02. Mitski, Bury Me At Makeout Creek (Double Double Whammy)
Mitski’s third album and first release with Double Double Whammy aligns with the quality of many of the label’s releases—strong melodies and honest, biting lyrics—but it also feels like somewhat of a departure from any familiar ground. Falling somewhere amid folk, pop, and breezy electric guitar rock, Bury Me at Makeout Creek doesn’t make concessions to any one genre. In fact, it doesn’t really make concessions to anyone or anything, and its utter repulsion of convention is what makes it so appealing. What we expect from a folk singer-songwriter, or an artist on DDW, or a music composition major, is none of what we get from Mitski; what we get instead is a sublime mesh of these elements and more that’s harrowing in its strength. Mitski’s tremendous expression of vulnerability is all her own, and how we relate to it depends on who we are—no concessions made.
01. Priests, Bodies and Control and Money and Power (Don Giovanni)

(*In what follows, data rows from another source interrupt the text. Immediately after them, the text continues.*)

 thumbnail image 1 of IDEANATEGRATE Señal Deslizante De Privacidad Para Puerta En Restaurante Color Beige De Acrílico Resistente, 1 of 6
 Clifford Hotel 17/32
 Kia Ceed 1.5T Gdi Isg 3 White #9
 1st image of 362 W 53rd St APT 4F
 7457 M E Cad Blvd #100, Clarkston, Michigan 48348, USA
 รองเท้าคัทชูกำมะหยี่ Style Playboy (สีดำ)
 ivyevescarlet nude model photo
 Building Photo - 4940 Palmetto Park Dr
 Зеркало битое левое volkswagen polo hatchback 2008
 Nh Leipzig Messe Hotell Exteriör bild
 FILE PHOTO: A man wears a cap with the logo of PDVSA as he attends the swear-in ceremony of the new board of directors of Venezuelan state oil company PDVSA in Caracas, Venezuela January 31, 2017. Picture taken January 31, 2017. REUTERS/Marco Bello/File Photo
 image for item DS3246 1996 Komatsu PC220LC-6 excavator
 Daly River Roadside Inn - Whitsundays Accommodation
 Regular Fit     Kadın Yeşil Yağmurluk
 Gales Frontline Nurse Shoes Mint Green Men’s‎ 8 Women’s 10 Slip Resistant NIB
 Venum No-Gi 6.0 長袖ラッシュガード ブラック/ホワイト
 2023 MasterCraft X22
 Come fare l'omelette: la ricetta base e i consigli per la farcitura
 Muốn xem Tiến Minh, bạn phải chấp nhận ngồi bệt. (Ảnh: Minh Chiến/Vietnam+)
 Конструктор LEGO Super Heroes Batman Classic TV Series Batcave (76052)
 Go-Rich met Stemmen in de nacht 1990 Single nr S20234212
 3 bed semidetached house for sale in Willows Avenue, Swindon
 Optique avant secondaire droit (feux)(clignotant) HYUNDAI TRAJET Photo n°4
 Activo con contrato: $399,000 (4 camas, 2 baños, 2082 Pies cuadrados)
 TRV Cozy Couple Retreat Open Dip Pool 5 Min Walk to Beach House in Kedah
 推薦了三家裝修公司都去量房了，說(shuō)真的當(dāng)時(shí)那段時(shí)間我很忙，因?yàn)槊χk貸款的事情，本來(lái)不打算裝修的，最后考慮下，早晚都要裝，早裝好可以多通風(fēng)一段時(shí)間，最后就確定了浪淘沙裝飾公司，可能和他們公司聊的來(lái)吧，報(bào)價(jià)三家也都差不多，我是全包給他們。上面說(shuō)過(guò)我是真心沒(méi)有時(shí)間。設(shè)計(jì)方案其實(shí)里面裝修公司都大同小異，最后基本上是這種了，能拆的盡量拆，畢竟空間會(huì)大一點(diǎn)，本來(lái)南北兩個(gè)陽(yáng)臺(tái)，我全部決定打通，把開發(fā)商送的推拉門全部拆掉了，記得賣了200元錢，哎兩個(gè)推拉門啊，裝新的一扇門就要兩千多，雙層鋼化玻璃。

Capitalism’s most pervasive consequences are so big that sometimes they can’t be seen at all—the inequality of the medical industrial complex, the injustice of the surveillance state, the grim realities of the police force. Or perhaps its that most humans would prefer to look away. Within the first minutes of Bodies and Control and Money and Power, Katie Alice Greer finds words for tensions so intangible, tearing into the fucked duality of apathy and anxiousness: “Facing fear only when you have to, consequences only when you have to / When you are thinking, ‘if I don’t I might, if I don’t I might die.'” Her frantic scream is similar on “Doctor”: “You put your fingers in other people’s mouthes all day, don’t you, doctor?” The doctor will get you sick with his dirty hands and then sell you cough syrup to fight it — it’s a jab at the professional, but also at the paranoid norms who buy into it, guilty as charged. “The cough you’ve got has a syrup / So swallow it up, swallow it up!”
Bodies shifts between tight, slow builds and explosive moments — the work of drummer Daniele Daniele, guitarist G.L. Jaguar, and bassist Taylor Mulitz. It’s a record that’s unafraid to take on political topics in direct language, and its one that feels particularly vital in the mess of a year that was 2014. “BARACK OBAMA KILLED SOMETHING IN ME, AND I’M GONNA GET HIM FOR IT,” Greer concludes near the end of the album’s closing track, “And Breeding”. In a year marked by the failures of a government that once represented such inspired hope, this song rang true over and over again. Greer’s words belong permanently in all-caps, or better yet, perpetually belted in her forceful shout.